Yes. I said finagling and we’ve seen this so abundantly that it is almost expected. Mrs. Clinton is a prime example. Her trail is so littered with dubious and dishonest (either by commission or omission) finagling that she dismisses with an almost flippant sarcasm; belligerently daring anyone to question her. The bigger the lie the more people will accept it. On top of that, her erased email server screams guilt. Her reaction is pure contempt that her integrity is even questioned.
“The essential English leadership secret does not depend on particular intelligence. Rather, it depends on a remarkably stupid thick-headedness. The English follow the principle that when one lies, it should be a big lie, and one should stick to it. They keep up their lies, even at the risk of looking ridiculous.”
In my April first column, titled: “The dog catchers bacon”, I talked about a fictitious character who drove around in the shadows, basically identified only by his broad and friendly smile and the crispy bacon. In the story, every hair on my head stood up in warning, but I was drawn in by his smile and the wonderful fragrance of his gifts. These two wonders caused me to drop my guard, even though everything about the man was blatantly wrong.

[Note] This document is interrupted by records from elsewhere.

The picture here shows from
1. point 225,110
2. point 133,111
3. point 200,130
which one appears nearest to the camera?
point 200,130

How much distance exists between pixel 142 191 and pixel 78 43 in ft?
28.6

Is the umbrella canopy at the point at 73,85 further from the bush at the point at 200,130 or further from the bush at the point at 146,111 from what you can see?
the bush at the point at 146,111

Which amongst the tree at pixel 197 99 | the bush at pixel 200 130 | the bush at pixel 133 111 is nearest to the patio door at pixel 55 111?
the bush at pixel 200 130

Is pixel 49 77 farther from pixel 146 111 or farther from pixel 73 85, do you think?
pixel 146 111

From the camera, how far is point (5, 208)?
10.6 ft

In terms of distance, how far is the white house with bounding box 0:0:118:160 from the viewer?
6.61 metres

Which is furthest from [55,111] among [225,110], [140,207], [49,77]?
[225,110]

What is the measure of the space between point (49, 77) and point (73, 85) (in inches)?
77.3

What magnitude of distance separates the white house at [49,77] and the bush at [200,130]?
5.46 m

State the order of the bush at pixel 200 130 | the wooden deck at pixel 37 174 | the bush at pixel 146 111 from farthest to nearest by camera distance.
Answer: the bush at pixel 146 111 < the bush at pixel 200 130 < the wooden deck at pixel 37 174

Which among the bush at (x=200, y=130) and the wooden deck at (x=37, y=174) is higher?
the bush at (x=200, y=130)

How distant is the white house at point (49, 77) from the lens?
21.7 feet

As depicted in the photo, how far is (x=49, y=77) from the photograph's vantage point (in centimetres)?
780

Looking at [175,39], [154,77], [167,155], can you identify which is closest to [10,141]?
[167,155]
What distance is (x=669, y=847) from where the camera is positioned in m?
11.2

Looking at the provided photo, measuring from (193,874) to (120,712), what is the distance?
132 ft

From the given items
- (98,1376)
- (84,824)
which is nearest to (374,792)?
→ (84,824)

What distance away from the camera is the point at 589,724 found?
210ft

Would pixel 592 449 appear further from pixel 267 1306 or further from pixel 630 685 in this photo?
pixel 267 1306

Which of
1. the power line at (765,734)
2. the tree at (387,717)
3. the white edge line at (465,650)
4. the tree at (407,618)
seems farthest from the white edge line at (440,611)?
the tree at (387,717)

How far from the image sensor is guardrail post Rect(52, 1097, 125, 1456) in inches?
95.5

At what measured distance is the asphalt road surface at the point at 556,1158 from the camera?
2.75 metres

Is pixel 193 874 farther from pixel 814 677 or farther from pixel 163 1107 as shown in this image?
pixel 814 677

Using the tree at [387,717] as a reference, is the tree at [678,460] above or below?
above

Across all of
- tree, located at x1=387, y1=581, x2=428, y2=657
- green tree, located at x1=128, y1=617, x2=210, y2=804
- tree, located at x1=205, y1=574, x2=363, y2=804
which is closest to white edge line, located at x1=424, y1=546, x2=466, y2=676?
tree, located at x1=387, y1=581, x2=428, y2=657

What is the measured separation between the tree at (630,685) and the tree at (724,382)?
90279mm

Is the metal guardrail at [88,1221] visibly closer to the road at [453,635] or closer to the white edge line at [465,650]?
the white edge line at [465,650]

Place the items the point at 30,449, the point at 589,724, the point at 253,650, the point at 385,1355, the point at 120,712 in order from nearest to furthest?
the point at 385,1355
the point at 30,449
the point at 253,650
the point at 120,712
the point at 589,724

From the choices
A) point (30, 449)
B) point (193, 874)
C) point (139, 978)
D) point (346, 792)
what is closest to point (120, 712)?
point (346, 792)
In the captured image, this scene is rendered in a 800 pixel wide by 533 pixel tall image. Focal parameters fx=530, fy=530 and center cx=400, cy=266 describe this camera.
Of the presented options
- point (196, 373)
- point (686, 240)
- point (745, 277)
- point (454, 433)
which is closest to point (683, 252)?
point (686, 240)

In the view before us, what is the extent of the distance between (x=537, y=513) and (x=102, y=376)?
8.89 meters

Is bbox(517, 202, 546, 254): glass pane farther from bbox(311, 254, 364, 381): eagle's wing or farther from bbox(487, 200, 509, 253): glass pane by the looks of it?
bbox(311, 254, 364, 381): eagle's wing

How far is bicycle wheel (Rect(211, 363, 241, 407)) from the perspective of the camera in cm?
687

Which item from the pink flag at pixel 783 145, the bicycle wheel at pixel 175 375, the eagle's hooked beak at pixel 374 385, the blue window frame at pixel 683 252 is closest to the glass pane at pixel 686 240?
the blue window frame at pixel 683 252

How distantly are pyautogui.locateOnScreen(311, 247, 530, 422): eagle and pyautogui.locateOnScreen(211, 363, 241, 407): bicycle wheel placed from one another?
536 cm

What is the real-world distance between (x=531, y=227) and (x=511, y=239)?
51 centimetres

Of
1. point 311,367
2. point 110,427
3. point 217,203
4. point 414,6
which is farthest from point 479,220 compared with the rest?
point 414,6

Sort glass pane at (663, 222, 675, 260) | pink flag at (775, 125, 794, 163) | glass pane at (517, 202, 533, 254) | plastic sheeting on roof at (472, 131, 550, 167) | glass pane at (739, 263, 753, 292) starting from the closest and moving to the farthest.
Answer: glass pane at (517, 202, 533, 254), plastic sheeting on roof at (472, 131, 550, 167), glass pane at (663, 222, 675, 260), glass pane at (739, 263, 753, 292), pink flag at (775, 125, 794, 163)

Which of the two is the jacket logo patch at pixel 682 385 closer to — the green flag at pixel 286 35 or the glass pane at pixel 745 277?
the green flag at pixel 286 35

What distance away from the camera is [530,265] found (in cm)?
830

In the parody, I somehow came to my senses before I gave up my two prized possessions (read my rights and property or if this doesn’t make sense, my two dogs). The sneaky thief who almost beguiled me with false promises skedaddled in a cloud of smoke and I was so confused, I couldn’t even file a police report. Thus I was manipulated for the whole process to repeat itself, most likely in another guise. That is exactly how our political pundits survive to stay in a position of power.
The bigger their lie – Remember Richard Nixon’s “I am not a crook”, or Hillary’s husband, “I did not have sexual relations with that woman”? J Edgar Hoover stayed in power for years by spying on everyone. No one said a word when he was recognized at parties dressed as a woman – a very ugly woman too. This was conservative America and folks we tight-lipped as a clam. The bigger the lie the more people will accept it.
Has our President fulfilled any of the promises and hope that won him the vaunted Nobel Peace Prize? He won it on hope and a promise. In doing so, he devalued the prize exponentially, just like his crony Al Gore did. The bigger the inconvenient truth the more people will accept it.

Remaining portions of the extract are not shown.